[PROBLEM TO SOLVE] Return the first line of the listing below and all the lines after it through the one containing "Hollyer, Belinda: Dreamtime: A", exactly, without pictures.

[DATA FOR THE TASK]
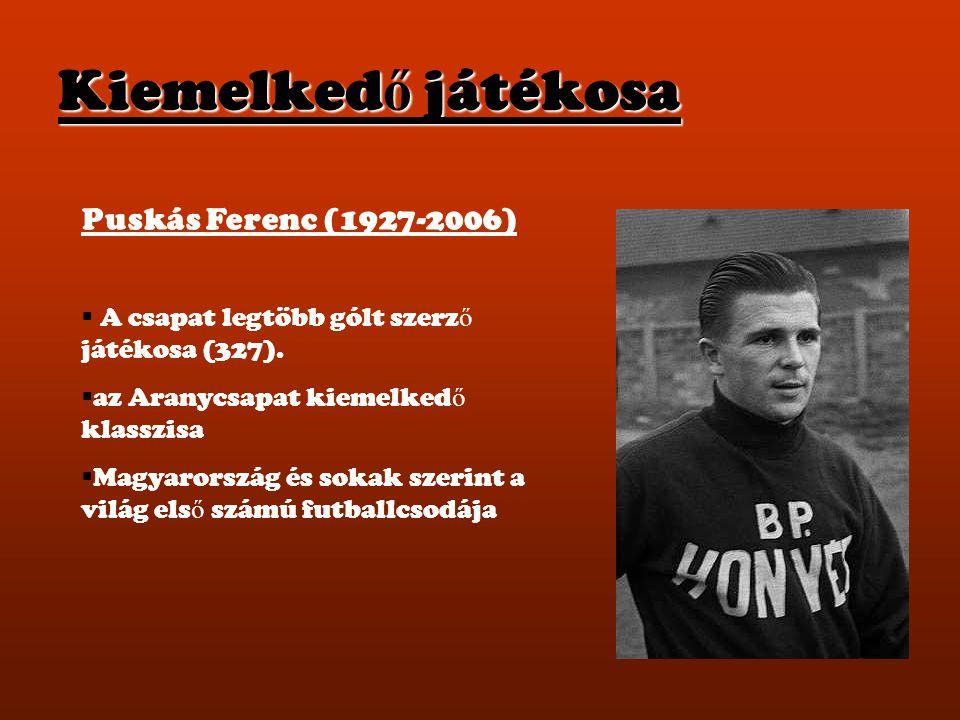 Kiemelkedő játékosa Puskás Ferenc (1927-2006)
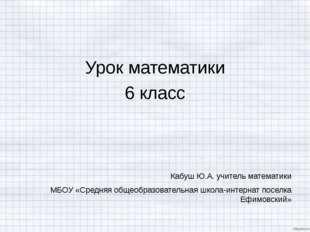 Урок математики 6 класс Кабуш Ю.А. учитель математики МБОУ «Средняя общеобраз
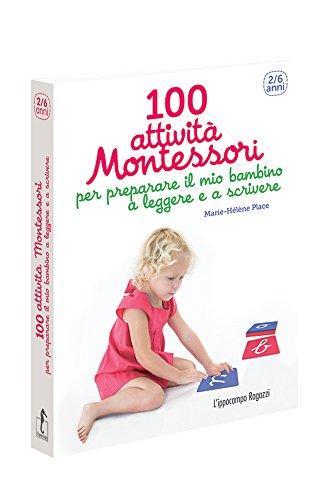 100 attività Montessori per preparare il mio...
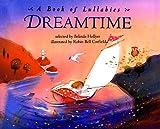 Hollyer, Belinda: Dreamtime: A Book of Lullabyes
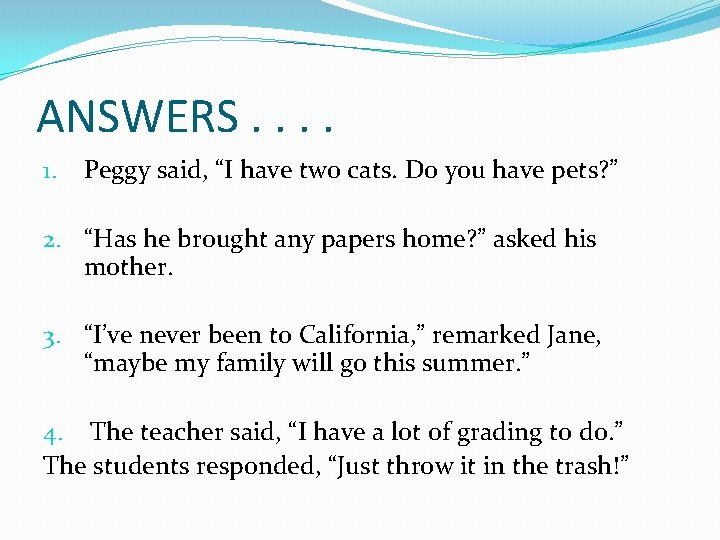 """ANSWERS. . 1. Peggy said, """"I have two cats. Do you have pets? """""""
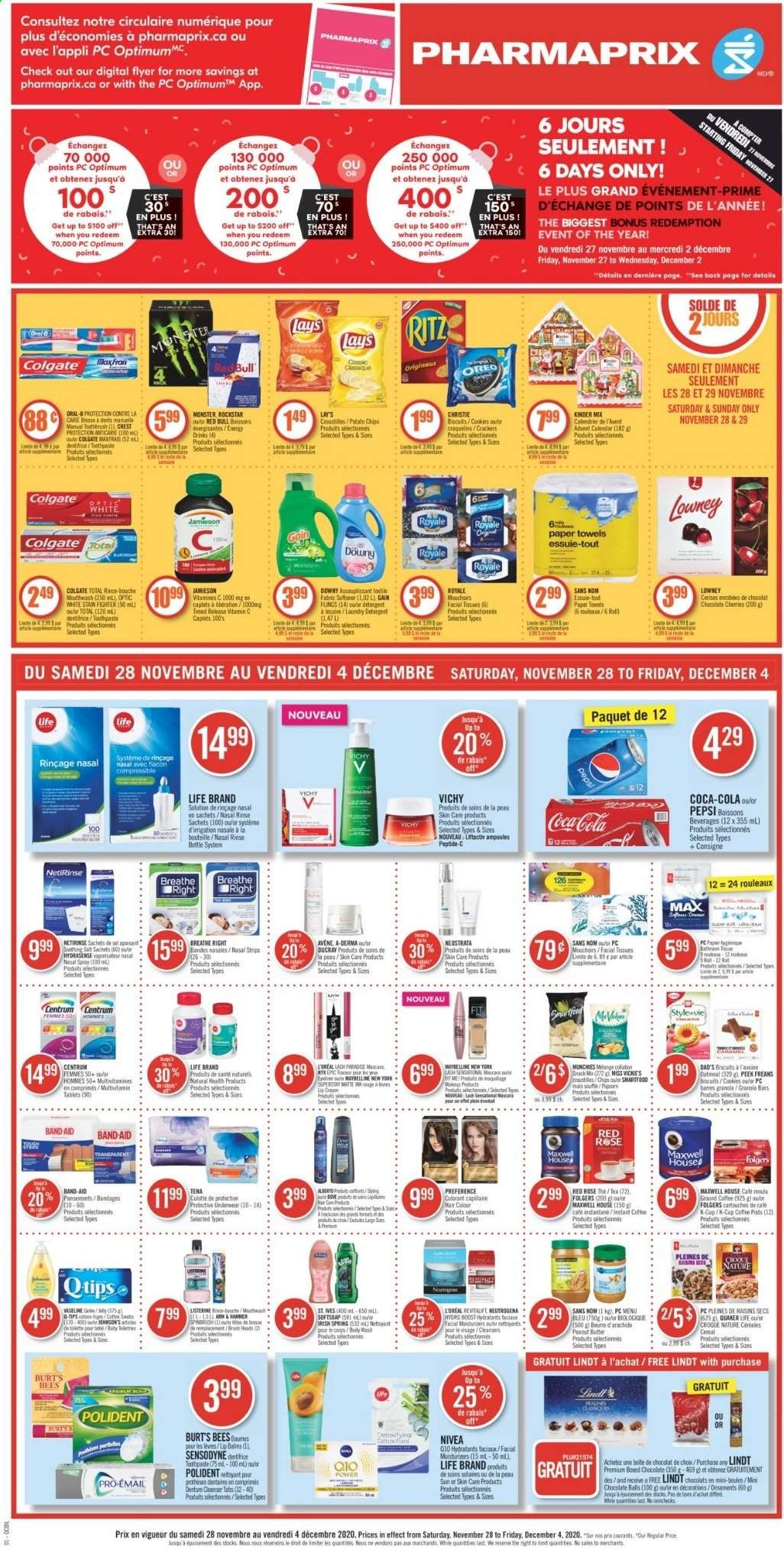 Pharmaprix Flyer - November 28, 2020 - December 04, 2020 - Sales products - band-aid, biscuits, body wash, brush, butter, calendar, cereals, cleanser, coca-cola, coffee pods, cookies, detergent, Dove, Downy, Colgate, facial tissues, Gain, granola, granola bars, L'Oréal, Listerine, makeup, mascara, Maxwell House, Maybelline, multivitamin, Neutrogena, raisins, Softsoap, tea, toothbrush, underwear, Vichy, vitamin c, instant coffee, potato chips, pralines, cherries, paper towel, peanut butter, peanuts, Pepsi, Nivea, oatmeal, Oreo, ornament, chips, chocolate, toothpaste, snack, softener, salt, monster, Lay's, Sensodyne, Lindt, mouthwash, tissues, Tablets, laundry detergent, Folgers, ground coffee. Page 1.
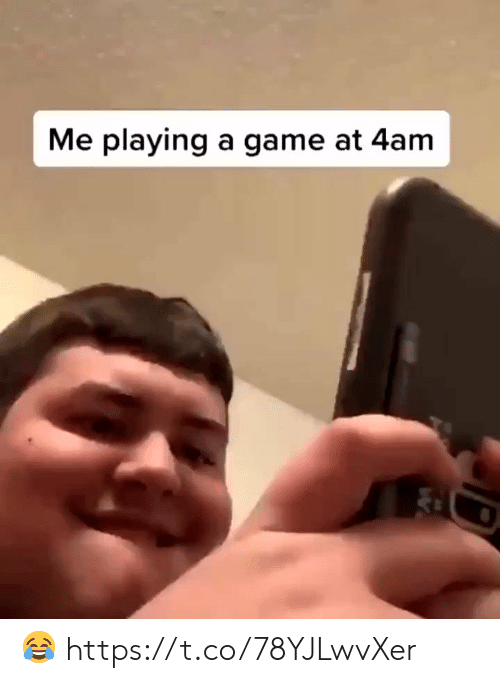 A Game: Me playing a game at 4am 😂 https://t.co/78YJLwvXer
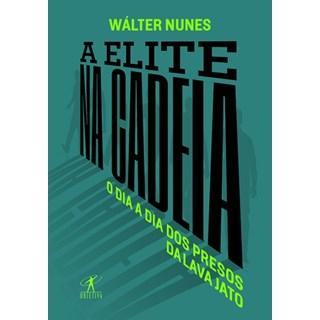 Livro - A Elite na Cadeia - Walter Nunes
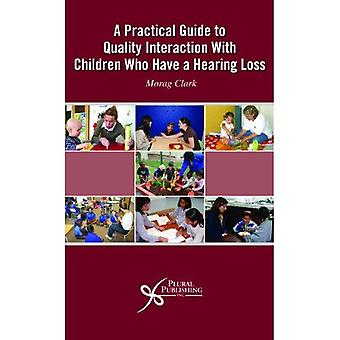 A Practical Guide to Quality Interaction with Children Who Are Hearing Impaired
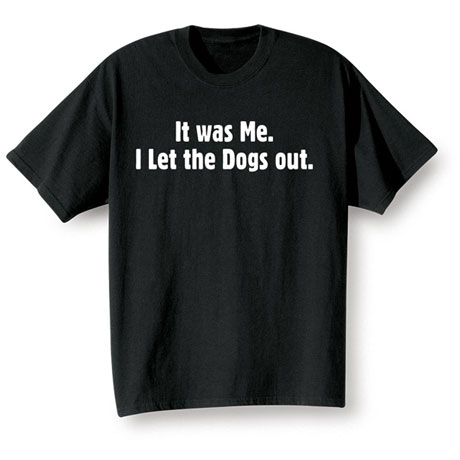 It Was Me. I Let The Dogs Out. T-Shirts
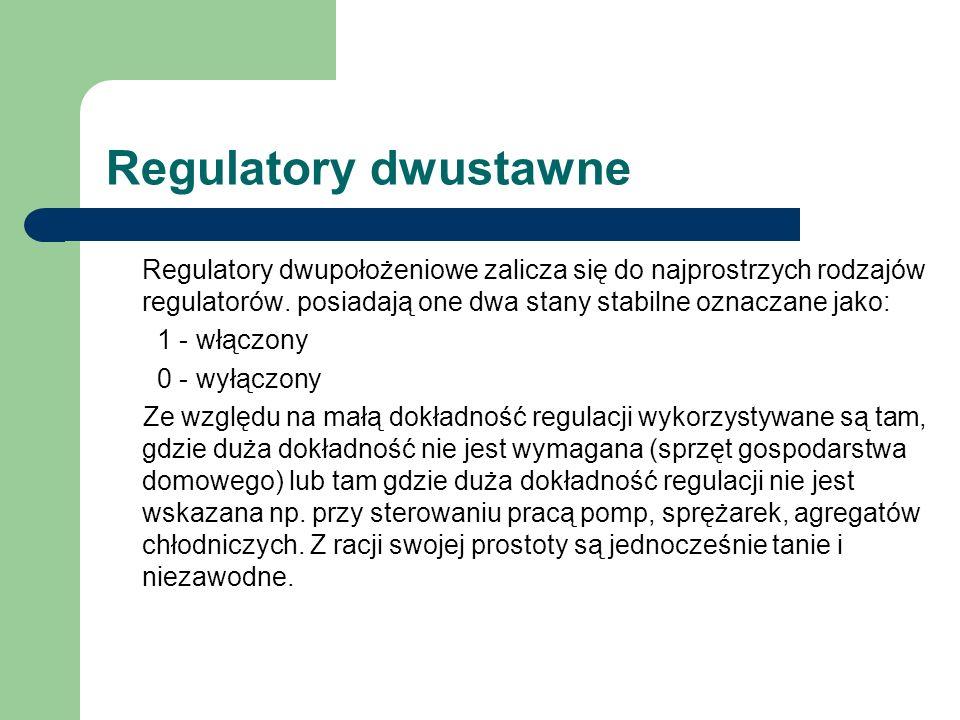 Regulatory dwustawne 1 - włączony 0 - wyłączony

[WORKED SOLUTION]
 Kiemelkedő játékosa Puskás Ferenc (1927-2006)
 Урок математики 6 класс Кабуш Ю.А. учитель математики МБОУ «Средняя общеобраз
 100 attività Montessori per preparare il mio...
 Hollyer, Belinda: Dreamtime: A Book of Lullabyes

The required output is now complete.